To simplify any algebraic expression involving fractions, finding a common denominator is often the first step. A common denominator is a shared multiple of the denominators of the fractions involved.
This step ensures all the fractions in the expression can be merged seamlessly.
Understanding how to find a common denominator is crucial in handling algebraic fractions:

• Observe the denominators: Here, we have \(3s + 1\) and \((3s+1)^2\).
• Determine the least common multiple (LCM): In this case, it's \((3s+1)^2\), because the second denominator is the square of the first.

With the common denominator identified, each fraction can be rewritten to share this denominator. This step prepares us to perform operations like addition or subtraction.
Essentially, common denominators remove the obstacle of disconnected fractions and pave the way for simplification.
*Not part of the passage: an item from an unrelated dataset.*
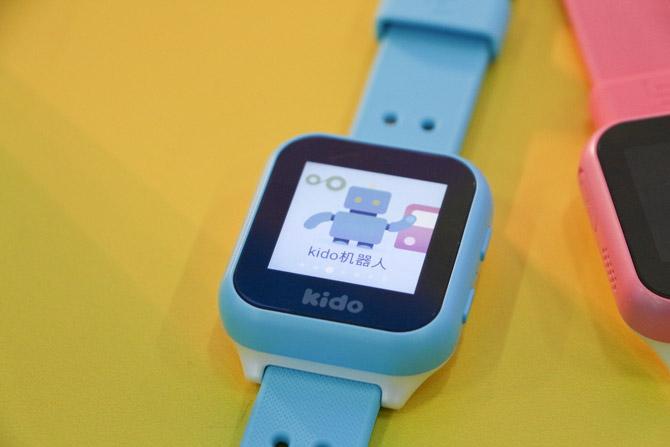 首款4g全网通智能儿童手表乐视kido发布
Subtracting fractions involves rewriting them with a common denominator, then combining them into one fraction.
Once you have a common denominator, subtracting fractions becomes a straightforward process.
Here's how it works:

• Align denominators: Ensure all fractions have the same denominator. Here, it was achieved using \((3s+1)^2\).
• Subtract numerators: Keep the common denominator and subtract the numerators. For our example, from \(\frac{2(3s+1)}{(3s+1)^2}\) subtract \(\frac{9}{(3s+1)^2}\) leading to \(\frac{2(3s+1) - 9}{(3s+1)^2}\).

The subtraction of numerators, while maintaining the common denominator, allows the fractions to merge into a single algebraic expression. This step is what simplifies the process, turning two fractions into one contiguous expression ready for further simplification.

Simplifying polynomials is the heart of reducing algebraic expressions to their simplest form. Once you have a single fraction, the numerator often requires simplification.In our example, the steps to simplify the numerator are:

• Distribute: Multiply the term outside the parentheses by each term inside, \(2(3s + 1) = 6s + 2\).
• Subtract constant terms: From \(6s + 2\), you subtract 9, resulting in \(6s - 7\).

This process of distribution and simplification ensures that the expression becomes as concise as possible without losing its original value or characteristics.
Once simplified, the expression stands clearly as a single fraction: \(\frac{6s - 7}{(3s+1)^2}\). This approach not only streamlines polynomials but also unveils underlying patterns or factors that may not be immediately visible. Hence, understanding polynomial simplification is a key aspect of mastering algebra.